Et maintenant, dites-moi : pensez-vous que j’aurais vécu cette longue vie, si j’avais fait de la politique et si, en honnête homme, j’avais pris la défense de la justice, décidé, comme on doit l’être, à la mettre au-dessus de tout ? Tant s’en faut, Athéniens. Et nul autre n’y aurait réussi mieux que moi.
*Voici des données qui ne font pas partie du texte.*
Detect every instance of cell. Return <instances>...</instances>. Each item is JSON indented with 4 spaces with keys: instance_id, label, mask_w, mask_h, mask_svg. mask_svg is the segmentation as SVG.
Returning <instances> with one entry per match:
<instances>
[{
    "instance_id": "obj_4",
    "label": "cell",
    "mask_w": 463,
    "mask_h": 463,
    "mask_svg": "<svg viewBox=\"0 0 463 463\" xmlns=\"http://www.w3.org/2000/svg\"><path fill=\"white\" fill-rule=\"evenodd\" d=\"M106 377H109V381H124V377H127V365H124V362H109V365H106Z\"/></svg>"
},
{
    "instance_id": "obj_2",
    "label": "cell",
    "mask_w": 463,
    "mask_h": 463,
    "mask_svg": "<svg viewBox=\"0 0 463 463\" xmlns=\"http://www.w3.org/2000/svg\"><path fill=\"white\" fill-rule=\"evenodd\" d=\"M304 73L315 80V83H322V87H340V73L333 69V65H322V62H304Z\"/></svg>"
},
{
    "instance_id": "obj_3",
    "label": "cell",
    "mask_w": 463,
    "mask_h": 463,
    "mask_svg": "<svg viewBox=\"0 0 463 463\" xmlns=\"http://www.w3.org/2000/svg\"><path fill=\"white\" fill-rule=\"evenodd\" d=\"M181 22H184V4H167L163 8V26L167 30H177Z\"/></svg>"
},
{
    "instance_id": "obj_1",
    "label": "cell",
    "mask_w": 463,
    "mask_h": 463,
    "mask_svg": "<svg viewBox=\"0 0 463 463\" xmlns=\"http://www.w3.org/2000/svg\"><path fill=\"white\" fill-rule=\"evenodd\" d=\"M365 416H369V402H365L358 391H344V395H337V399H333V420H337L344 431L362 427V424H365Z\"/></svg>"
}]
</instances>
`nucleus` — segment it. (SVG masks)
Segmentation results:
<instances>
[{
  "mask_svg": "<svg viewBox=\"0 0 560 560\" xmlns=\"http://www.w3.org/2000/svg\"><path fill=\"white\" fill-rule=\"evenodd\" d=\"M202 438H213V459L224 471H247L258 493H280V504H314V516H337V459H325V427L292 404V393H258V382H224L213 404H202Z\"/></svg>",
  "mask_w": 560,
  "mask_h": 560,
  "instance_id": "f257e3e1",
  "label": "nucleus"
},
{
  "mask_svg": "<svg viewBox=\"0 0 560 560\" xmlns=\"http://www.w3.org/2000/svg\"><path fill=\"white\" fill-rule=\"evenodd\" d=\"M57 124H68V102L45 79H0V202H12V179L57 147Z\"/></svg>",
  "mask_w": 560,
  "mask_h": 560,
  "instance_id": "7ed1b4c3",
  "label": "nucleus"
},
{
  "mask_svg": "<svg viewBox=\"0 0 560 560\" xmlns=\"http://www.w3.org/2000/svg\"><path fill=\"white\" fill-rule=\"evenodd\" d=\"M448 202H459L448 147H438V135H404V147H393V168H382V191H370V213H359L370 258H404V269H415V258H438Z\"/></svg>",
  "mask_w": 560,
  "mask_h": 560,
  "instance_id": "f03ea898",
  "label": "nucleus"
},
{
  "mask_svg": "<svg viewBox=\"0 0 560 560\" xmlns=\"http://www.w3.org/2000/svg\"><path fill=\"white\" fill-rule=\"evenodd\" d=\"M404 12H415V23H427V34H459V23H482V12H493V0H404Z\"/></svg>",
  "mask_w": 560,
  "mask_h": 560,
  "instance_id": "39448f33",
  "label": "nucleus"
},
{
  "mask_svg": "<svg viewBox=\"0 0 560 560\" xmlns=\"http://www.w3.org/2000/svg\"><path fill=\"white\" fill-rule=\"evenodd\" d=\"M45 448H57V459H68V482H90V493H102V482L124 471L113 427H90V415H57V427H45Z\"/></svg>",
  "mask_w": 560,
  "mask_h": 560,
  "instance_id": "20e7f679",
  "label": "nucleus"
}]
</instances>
Car, toujours, 33 durant ma vie entière, dans les fonctions publiques que j’ai pu exercer par hasard, on reconnaîtra que je me suis montré tel, et, dans ma vie privée, non plus, jamais je n’ai fait une concession quelconque contraire à la justice, pas même à aucun de ceux que mes calomniateurs appellent mes disciples.


Prétendus
disciples
de Socrate.

Des disciples, à vrai dire, je n’en ai jamais eu un seul. Si quelqu’un désire m’écouter quand je parle, quand je m’acquitte de ce qui est mon office, jeune ou vieux, je n’en refuse le droit à personne. b Je ne suis pas de ceux qui parlent, quand on les paye, et qui ne parlent pas, quand on ne paye point. Non, je suis à la disposition du pauvre comme du riche, sans distinction, pour qu’ils m’interrogent, ou, s’ils le préfèrent, pour que je les questionne et qu’ils écoutent ce que j’ai à dire. Après cela, si quelqu’un de ceux-là tourne bien ou mal, de quel droit l’imputerait-on à mes leçons, quand je n’ai ni promis ni donné de leçons à personne ? Et si quelqu’un vient dire qu’il a jamais appris ou entendu de moi, en particulier, quelque chose que tous les autres n’aient pas également entendu, sachez bien qu’il ne dit pas la vérité.